Les parcelles de mon cœur semblent s'assembler à nouveau, tel un puzzle, sous l'effet régénérant qu'a sur moi le retour au bercail, le climat familier et rassurant qui m'enveloppe. Je retrouve ma sérénité.

Lucy a disparu dans la salle de bain attenante et je m'attends à tout instant à la voir reparaître, vêtue d'une nuisette tout autant sexy que chic et élégante. Je ne résiste pas à l'envie de consulter mon portable dans ce laps de temps. Pour l'éteindre, me rassuré-je. J'ai deux messages :

07 :08 Et fatiguée. Et couchée. Et voudrais dormir. Bonne nuit papa !

07 :11 C'était génial

Je ne peux retenir un soupir de soulagement. Ma bouche s'étire d'un sourire alors que ma blonde revient vers moi. Je contemple sa beauté lumineuse tout en prenant soin d'éteindre mon portable. Je le pose sur ma table de nuit. J'attrape la main de Lucy et l'attire précautionneusement sur le lit. Nous y échouons tous les deux, face à face. Je prends appui sur l'un de mes bras et caresse son visage fatigué. Écarte quelques mèches qui m'empêchent de profiter complètement de ses traits.

— Dix ans, murmuré-je. Dix ans que je t'aime.

Je vois son regard s'allumer, des étoiles scintillent dans ses iris ambrées. Luce raffole des déclarations d'amour, cela a le don de calmer ses craintes de petites filles. Malgré ses multiples talents, je la sais nerveuse, manquant de confiance en elle parfois.

Elle lance ses doigts sur mon front, suit la ligne de mes sourcils avec légèreté, presque évanescence. Puis elle s'aventure sur les ailes de mon nez, descend vertigineusement vers ma bouche, écrase légèrement ma lèvre inférieure. Puis remonte en papillonnant vers mes yeux. Je les ferme, accueille avec frémissement les caresses emplies de tendresse et de délicatesse. Ma respiration est désormais profonde et apaisée.

— Natsu Dragnir, murmure mon ange.

Et tandis que mon nom tinte délicieusement à mes oreilles, je soupçonne l'heureuse propriétaire de cette voix sucrée de succomber au plaisir de me contempler.

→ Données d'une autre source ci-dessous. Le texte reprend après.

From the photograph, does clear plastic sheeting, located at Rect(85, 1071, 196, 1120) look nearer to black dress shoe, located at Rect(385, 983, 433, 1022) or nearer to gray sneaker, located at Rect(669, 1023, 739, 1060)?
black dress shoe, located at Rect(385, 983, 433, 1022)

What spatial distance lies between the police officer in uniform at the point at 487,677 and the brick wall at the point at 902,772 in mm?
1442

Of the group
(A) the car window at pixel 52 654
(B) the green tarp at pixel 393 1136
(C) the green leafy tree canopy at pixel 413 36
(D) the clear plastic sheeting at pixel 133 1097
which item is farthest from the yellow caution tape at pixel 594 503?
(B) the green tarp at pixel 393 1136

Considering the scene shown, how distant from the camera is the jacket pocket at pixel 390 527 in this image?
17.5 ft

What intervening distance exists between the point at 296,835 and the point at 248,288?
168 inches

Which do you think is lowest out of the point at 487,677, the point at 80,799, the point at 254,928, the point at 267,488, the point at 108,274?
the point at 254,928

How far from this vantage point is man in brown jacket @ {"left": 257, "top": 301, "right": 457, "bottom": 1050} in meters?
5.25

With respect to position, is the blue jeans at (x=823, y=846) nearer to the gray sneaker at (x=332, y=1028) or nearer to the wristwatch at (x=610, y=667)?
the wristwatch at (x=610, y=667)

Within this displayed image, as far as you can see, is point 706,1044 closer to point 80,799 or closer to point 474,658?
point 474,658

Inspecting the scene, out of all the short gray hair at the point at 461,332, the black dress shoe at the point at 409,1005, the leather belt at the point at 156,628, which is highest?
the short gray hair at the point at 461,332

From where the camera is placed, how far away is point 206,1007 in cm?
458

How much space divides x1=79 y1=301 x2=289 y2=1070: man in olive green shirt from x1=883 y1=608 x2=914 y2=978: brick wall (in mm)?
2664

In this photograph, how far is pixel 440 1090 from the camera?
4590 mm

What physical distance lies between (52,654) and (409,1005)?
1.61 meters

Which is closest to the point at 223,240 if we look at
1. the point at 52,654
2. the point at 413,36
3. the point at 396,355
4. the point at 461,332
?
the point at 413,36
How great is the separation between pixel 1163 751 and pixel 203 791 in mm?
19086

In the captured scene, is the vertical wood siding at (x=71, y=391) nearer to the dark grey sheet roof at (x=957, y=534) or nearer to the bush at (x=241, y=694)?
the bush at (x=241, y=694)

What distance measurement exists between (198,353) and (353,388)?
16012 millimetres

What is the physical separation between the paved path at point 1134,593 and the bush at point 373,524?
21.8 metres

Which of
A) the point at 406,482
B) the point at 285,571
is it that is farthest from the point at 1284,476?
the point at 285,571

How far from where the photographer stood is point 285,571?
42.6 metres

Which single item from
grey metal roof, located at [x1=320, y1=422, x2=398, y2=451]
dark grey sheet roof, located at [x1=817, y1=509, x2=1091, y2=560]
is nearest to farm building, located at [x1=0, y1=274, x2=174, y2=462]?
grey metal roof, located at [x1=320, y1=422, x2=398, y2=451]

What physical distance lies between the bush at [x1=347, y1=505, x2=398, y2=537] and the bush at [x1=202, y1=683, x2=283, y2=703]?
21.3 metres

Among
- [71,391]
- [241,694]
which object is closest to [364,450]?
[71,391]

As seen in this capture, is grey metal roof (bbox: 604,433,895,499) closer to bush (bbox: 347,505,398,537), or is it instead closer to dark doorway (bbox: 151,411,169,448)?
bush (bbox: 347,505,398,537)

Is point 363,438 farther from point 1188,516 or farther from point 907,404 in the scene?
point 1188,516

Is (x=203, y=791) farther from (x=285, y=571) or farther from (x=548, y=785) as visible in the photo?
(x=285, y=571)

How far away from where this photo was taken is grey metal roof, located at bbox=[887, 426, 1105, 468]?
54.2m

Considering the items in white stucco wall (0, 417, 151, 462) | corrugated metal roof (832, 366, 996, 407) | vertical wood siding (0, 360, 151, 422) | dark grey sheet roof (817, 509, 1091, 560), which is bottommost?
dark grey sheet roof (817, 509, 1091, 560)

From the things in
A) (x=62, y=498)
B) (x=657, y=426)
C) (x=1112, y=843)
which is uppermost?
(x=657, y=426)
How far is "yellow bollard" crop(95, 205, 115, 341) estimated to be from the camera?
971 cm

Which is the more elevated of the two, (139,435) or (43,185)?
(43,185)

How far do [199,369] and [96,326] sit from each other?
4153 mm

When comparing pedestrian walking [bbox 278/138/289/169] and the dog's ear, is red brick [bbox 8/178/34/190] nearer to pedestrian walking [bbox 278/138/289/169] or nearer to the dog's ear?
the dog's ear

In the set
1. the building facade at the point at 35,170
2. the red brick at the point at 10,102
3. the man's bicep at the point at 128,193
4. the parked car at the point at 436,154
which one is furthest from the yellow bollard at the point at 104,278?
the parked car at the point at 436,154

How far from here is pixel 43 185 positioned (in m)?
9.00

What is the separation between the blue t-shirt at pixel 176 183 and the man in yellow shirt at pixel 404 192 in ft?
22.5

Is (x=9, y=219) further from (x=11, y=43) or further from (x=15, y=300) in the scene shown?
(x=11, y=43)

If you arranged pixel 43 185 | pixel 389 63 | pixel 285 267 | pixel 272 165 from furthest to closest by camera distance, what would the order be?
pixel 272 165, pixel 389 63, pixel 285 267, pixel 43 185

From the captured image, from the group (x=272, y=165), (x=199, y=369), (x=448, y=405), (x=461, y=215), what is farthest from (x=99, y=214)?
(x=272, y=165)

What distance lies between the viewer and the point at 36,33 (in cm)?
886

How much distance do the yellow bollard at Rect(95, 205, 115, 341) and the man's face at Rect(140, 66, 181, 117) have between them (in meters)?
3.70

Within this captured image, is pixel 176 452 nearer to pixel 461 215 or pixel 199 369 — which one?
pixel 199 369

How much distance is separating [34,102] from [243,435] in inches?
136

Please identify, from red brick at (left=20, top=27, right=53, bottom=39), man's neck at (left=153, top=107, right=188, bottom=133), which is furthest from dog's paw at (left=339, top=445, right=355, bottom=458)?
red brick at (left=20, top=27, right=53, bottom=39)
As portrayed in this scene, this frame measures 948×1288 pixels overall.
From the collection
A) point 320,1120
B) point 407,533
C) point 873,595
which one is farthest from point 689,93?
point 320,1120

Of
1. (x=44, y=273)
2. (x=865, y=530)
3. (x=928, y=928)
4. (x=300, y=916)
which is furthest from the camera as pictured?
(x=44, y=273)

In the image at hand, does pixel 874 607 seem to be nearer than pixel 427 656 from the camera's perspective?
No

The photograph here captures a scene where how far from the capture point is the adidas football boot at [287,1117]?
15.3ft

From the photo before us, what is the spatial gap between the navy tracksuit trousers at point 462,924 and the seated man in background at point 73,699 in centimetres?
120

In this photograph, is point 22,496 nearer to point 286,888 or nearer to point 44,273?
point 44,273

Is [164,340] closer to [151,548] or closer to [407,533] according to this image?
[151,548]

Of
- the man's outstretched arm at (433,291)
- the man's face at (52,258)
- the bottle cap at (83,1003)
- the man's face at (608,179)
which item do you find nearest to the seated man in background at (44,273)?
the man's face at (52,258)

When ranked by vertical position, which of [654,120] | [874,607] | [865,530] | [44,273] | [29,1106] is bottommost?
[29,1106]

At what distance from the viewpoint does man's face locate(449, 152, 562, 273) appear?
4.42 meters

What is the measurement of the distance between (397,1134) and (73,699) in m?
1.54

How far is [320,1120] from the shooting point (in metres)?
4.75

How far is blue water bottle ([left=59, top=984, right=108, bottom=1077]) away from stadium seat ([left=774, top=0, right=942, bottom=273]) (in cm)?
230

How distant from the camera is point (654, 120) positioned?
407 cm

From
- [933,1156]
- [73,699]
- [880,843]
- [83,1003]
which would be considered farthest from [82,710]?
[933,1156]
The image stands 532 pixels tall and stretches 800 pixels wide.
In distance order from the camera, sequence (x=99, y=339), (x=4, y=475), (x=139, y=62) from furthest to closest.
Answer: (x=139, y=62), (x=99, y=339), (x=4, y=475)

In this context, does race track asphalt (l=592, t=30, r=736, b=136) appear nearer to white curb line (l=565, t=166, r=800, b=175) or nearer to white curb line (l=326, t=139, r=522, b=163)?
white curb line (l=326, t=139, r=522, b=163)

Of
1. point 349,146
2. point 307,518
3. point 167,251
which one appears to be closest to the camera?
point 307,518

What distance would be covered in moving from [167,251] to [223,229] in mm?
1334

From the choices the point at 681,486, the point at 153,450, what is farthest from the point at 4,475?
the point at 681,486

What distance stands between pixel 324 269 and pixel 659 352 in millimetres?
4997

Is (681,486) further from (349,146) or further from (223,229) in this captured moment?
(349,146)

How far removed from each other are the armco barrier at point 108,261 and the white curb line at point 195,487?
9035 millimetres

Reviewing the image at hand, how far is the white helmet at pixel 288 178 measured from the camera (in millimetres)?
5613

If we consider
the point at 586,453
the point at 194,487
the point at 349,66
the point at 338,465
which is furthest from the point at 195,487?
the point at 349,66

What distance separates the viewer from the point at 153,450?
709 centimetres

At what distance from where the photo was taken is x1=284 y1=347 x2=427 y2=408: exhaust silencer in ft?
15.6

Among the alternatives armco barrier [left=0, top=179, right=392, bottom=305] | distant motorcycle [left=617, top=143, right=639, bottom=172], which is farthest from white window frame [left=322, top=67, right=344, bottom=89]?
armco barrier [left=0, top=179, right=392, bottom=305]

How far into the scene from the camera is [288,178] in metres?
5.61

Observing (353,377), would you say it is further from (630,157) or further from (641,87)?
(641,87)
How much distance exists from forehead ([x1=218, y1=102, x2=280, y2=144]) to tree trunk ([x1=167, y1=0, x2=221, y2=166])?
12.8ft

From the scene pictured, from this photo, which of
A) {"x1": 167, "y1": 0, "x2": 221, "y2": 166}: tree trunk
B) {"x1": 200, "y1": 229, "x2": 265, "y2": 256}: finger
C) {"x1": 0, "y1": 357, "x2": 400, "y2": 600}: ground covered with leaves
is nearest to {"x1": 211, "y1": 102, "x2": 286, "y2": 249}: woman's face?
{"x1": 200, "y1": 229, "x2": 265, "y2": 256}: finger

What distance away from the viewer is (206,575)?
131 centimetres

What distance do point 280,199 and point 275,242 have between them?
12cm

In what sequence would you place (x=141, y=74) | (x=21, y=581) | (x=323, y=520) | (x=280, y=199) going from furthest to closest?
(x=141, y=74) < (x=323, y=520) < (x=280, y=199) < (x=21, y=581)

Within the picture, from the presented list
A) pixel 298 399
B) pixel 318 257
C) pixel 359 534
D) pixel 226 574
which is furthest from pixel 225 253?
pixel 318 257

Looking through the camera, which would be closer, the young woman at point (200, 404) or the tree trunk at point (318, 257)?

Un baiser doux conquiert bientôt mes lèvres. Oui, deux lippes viennent de franchir la dernière distance et manœuvrent habilement contre moi. Je me délecte de cette saveur, cette texture, que je connais par cœur et dont je raffole. J'entrouvre mes lèvres, me laisse pénétrer et en retire un début d'excitation. Sensuellement, ma blonde se rapproche, colle ses courbes contre moi, lance ses mains dans ma chevelure. J'affermis ma prise sur ses hanches. Notre étreinte est sage et douce la passion ne pulse pas, le temps est à la tendresse, aux cajoleries, pas à l'effusion. J'aime ces moments de communion où le sexe n'est clairement pas le but de nos caresses, où nos esprits fusionnent, où notre amour surgit dans ce qu'il a de plus beau.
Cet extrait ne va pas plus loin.